Springbrook National Park is located in the Gold Coast hinterland, 45 minutes from the coast and not far from the border dividing Queensland from New South Wales. It is part of the Gondwana Rainforests of Australia World Heritage Area and declared by UNESCO. The earliest humans to live in this area were the Yugambeh people, now acknowledged as the traditional owners. Throughout the park you will see signs written in English and in Yugambeh language.
Saturday was the perfect day for a walk in the Springbrook National Park, my friend and I choosing the Class 3 Purling Brook Falls circuit which is 4 kilometres long and takes the average person 2-3 hours to complete. Add another 45 minutes if you want to visit Warringa Pools. If you’re keen on taking photographs, want to stop for a bite to eat or have a swim then add a bit longer. There are shorter and longer walking circuits plus a couple of lookouts if you just want to admire the view.
Temperatures can be cooler in the park, we wore long pants and a long sleeve shirt and felt comfortable for most of the walk although we did see plenty of people wearing gym gear but they were moving at a much faster pace than us. Wearing long sleeves and long trousers helps avoid ticks and leeches. I also recommend taking a bottle of water and a snack or two plus sunblock and insect repellant, you can still get sunburned walking through the forest and the mosquitoes can be vicious. There are a few locations that are fenced off from visitors, including the top of the Purling Brook Falls and the pool at the bottom for safety reasons and possibly to protect the immediate environment.
Springbrook provides the visitor the opportunity of seeing and hearing a variety of wildlife, we frequently heard the call of the Eastern Whipbird and Bush Turkeys are extremely common. When walking along one section of the park we heard the rustling of leaves as something moved slowly through the undergrowth. Patiently we waited and were rewarded with a glimpse of a goanna, eventually he decided that it was safe to come out of hiding so we watched him as he crossed the path and ventured up the hill and undercover. Lorikeets, kookaburras, wrens and robins are also common, but some of them are so small and move so quick that I didn’t stand a chance when it came to taking a photo. Seeing a pademelon flee from the verge and into the bush as we drove back from the ‘best of all’ lookout was a special treat, it is not often that we get to see this type of wallaby.
Having packed enough nut bars to feed a small school group, we grazed throughout the walk and rewarded our efforts at the end with a visit to The Fudge Shop. The coffee smelled too good to resist and we bought a chunk of lemon meringue and creme brûlée fudge for an extreme sugar hit. If fudge is not your thing they do serve ice cream and there is a small selection of local produce including arts and crafts for sale.

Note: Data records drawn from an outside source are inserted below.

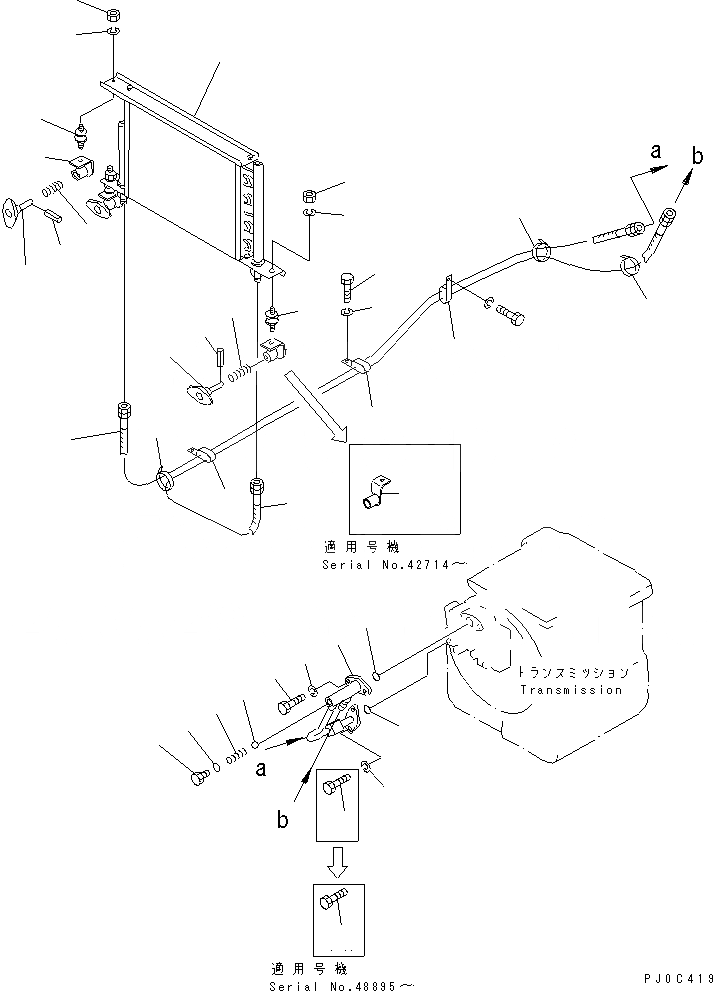 a
b
適用号機
Serial No.42714～
トランスミッション
Transmission
a
b
適用号機
Serial No.48895～
PJ0C419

I imagine that Springbrook National Park is really popular in the warmer months, and that the creeks and waterholes fill up with day trippers and families camping nearby. At the Natural Bridge section of Springbrook you can see glow-worms after sunset, their environment is particularly sensitive so there are rules around visiting this location. The Natural Bridge is easily accessed and the walk through subtropical rainforest to see the naturally formed arch over the creek is well worth the effort.
Having been on the Gold Coast for 17 years, I cannot believe that I have not spent more time exploring such a spectacular part of Queensland. It definitely won’t be that long before I return to Springbrook, there are more walks to do and it is a wonderful way to get some exercise and experience nature.